So, obviously I’m still thinking a bit about genre and about essential subgenres. This is actually a slightly different take on the issue: I feel it would be quite defensible to create what we might call super-genres (or infragenres, or something like that).
Categories that pull books out of multiple classic genres to form a chunk of fiction that is cohesive, yet straddles ordinary genre boundaries.
One obvious choice for this kind of inclusive super-genre would be historicals. Here are the types of stories that ought to be included in this particular super-genre:
- Everything currently assigned to the historical genre.
- A lot of alternate history, but not the ones that most closely resemble modern life. Things like The Guns of the South by Turtledove.
- The most historical of historical romances. That is, novels in which the romance itself, while important, does not entirely overwhelm the historical elements. A fantastic example here would be Softly Falling by Carla Kelly.
- Alternate historical romances, such as Courtney Milan’s Countess Conspiracy. (This is probably a small group, but there it is.)
- Historical fantasy, such as Judith Merkle Riley’s wonderful Margaret of Ashbury novels, for example.
- Historical magical realism, like A Winter’s Tale by Helprin.
- Secondary world fantasy that feels historical, like Death of The Necromancer or One Night in Boukos.
- Certain kinds of time travel novels, like Island in the Sea of Time by Stirling, where modern people wind up way back in time somewhere. Or Black Out / All Clear by Connie Willis.
- Literary novels that involve time travel, like Kindred by Octavia Butler.
- Historical mysteries, like the Brother Cadfael mysteries.
- Historical narrative nonfiction, like The Boys in the Boat.
That’s ten categories that would belong to four different fiction genres — historical, romance, fantasy, and science fiction — plus one nonfiction category for good measure. They belong together in one super-genre because readers that like one of these categories are so likely to like every other type of story on this list. Not every individual book (obviously). That would be a little much to ask. But all the categories.
If a reader enjoys historical novels but doesn’t like romances, well, that reader is likely to enjoy the right romances.
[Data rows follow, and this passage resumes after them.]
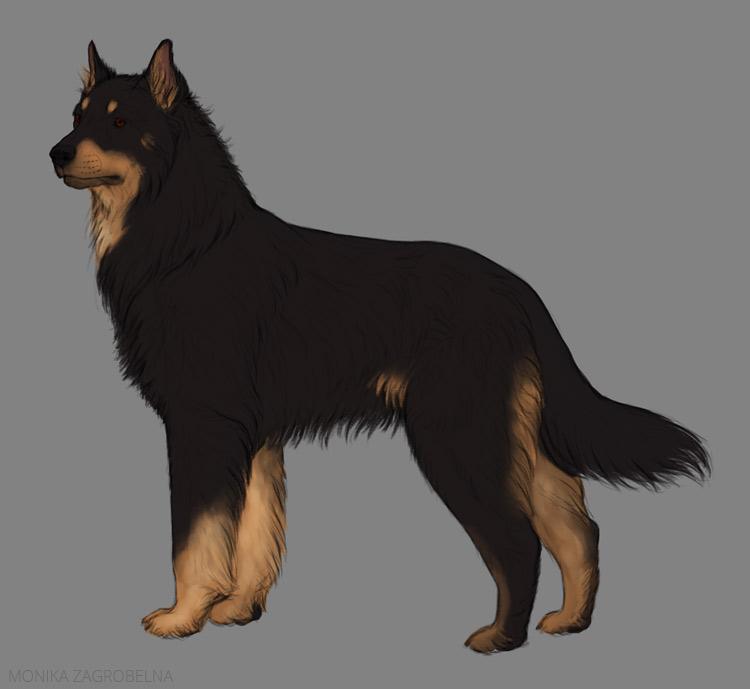 long fur colors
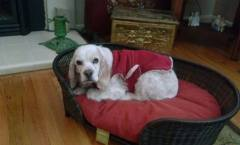 Lady loved to snuggle in her fleece coat on a soft, comfy bed.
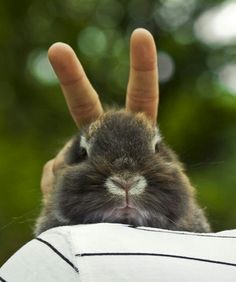 Totally doing this if I ever get a bunny! :3
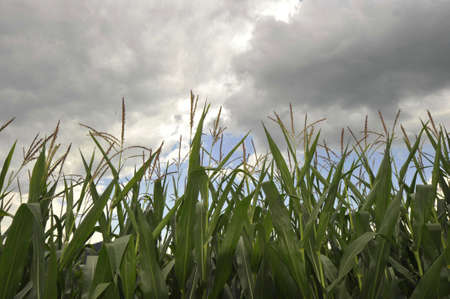 Corn field with clouded sky in the background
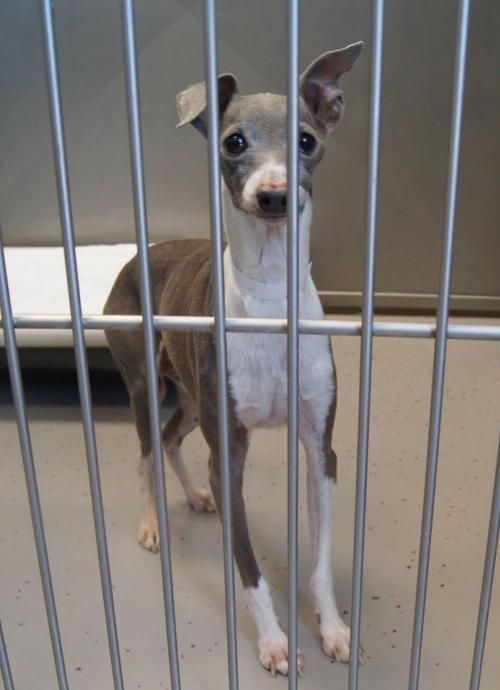 Meet Rupert, a Petfinder adoptable Italian Greyhound Dog | Minneapolis, MN | Age and Size: Approximately 6 years old and 12-13 lbs.About Me: I was recently rescued from a puppy...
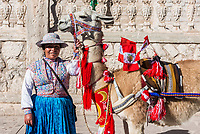 Chivay, Peru - July 29, 2013: Llama with peruvian flags and woman in the peruvian Andes at Arequipa Peru on july 29th, 2013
Doesn’t like fantasy? Rather than recommending one of the standard secondary world titles, however popular or classic, recommend a secondary world that feels like a historical and see how that works. Someone who says they’re bored by nonfiction might love a compelling narrative nonfiction work.
Imagine shelving books according to this supergenre — BOOM, readers would suddenly be invited to browse much, much broader categories of books they might well truly love. This would be especially great as a way of encouraging readers who may think they dislike whole genres to consider trying the kinds of books in those genres they are most likely to enjoy.
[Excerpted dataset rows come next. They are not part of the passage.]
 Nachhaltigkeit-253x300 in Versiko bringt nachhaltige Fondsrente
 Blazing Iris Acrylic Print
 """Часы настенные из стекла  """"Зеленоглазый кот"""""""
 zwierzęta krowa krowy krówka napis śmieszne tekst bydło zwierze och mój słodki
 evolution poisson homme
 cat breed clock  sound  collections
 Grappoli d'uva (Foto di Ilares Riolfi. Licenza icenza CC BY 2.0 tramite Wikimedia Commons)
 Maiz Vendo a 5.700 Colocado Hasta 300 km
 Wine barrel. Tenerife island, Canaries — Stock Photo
It would be super easy to do the same kind of list for romances. Does the story have romance beats, in addition to belonging to whatever genre? Throw it in the same super-genre.
- Historical-romances, as distinct from historical romances. I’m thinking of Gillian Bradshaw here, rather than Regencies. The story has clear romance beats, but spread out and embedded in tons of historical storytelling.
- Paranormal romance.
- Fantasy-romances, such as almost anything by Sharon Shinn.
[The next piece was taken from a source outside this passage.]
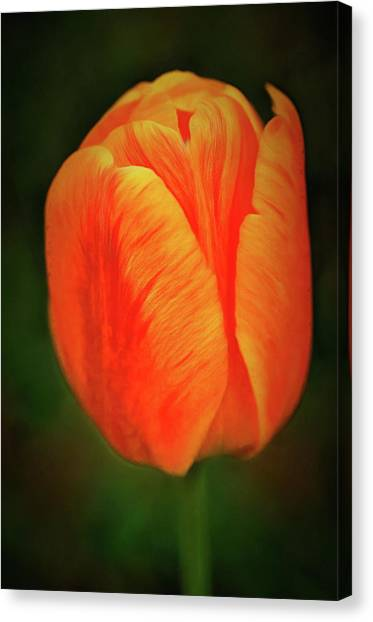Canvas Print featuring the photograph Orange Tulip Painting Neo Rembrandt Style by Matthias Hauser
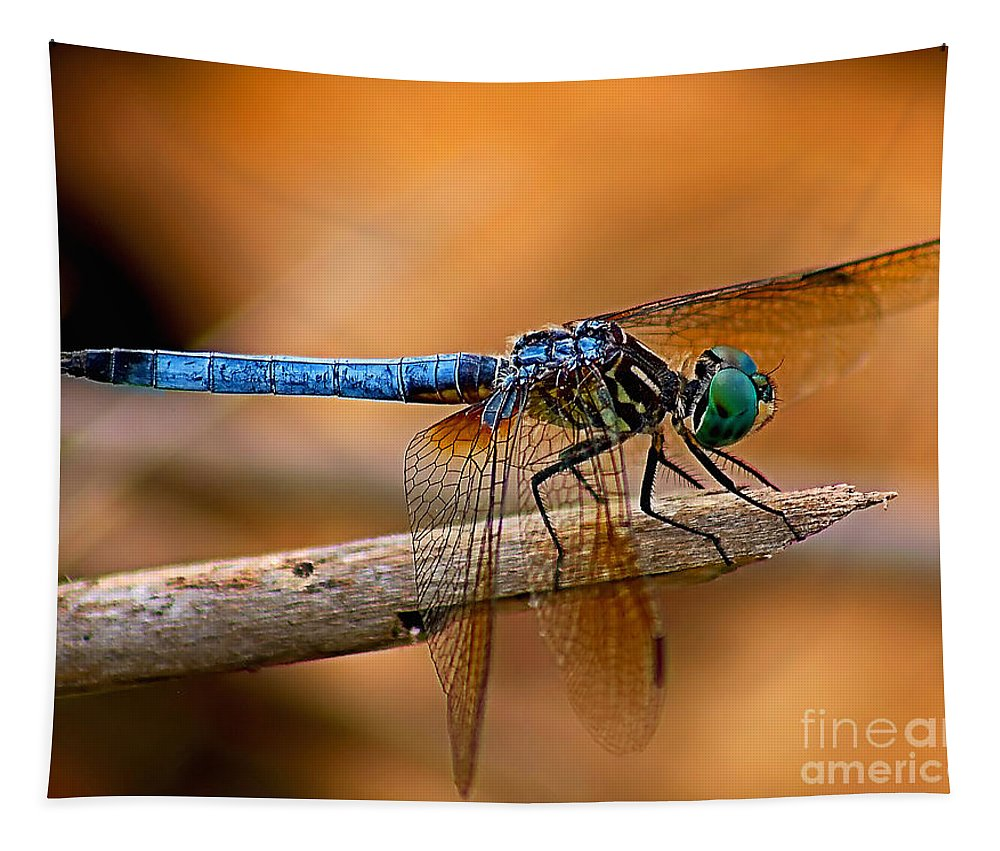 Animals Tapestry featuring the photograph Dragon Fly by Nick Zelinsky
- Magical realism romances, such as Sarah Addison Allen’s lovely stories.
- Science-fiction-romances, such as Komarr / A Civil Campaign by LMB or anything by Leanna Sinclair.
- Cozy mysteries, which are almost defined by including a strong romance plot as well as the mystery plot.
If someone mostly browses the “Romance” shelves at a bookstore, well, wouldn’t they be really very likely to like all of the above categories? I think they would.
You know, you could also break out a grim, depressing worldview super-genre that could include:
- Most or at least a whopping proportion of literary novels.
- Grimdark fantasy.
- Whatever the grimmest category of SF is called … is there one? Come up with a term for this category and include that in this super-genre.
- Lovecraftian horror where the basic idea is that everyone is dead or crazy at the end. Any other horror like that, whether or not it has specifically Lovecraftian elements.
- Mysteries or suspense novels where the bad guy gets away with everything and justice fails, like In the Woods by Tana Frence. Goes double if the good guys ruin their own lives through their own failures, which also happens in In the Woods.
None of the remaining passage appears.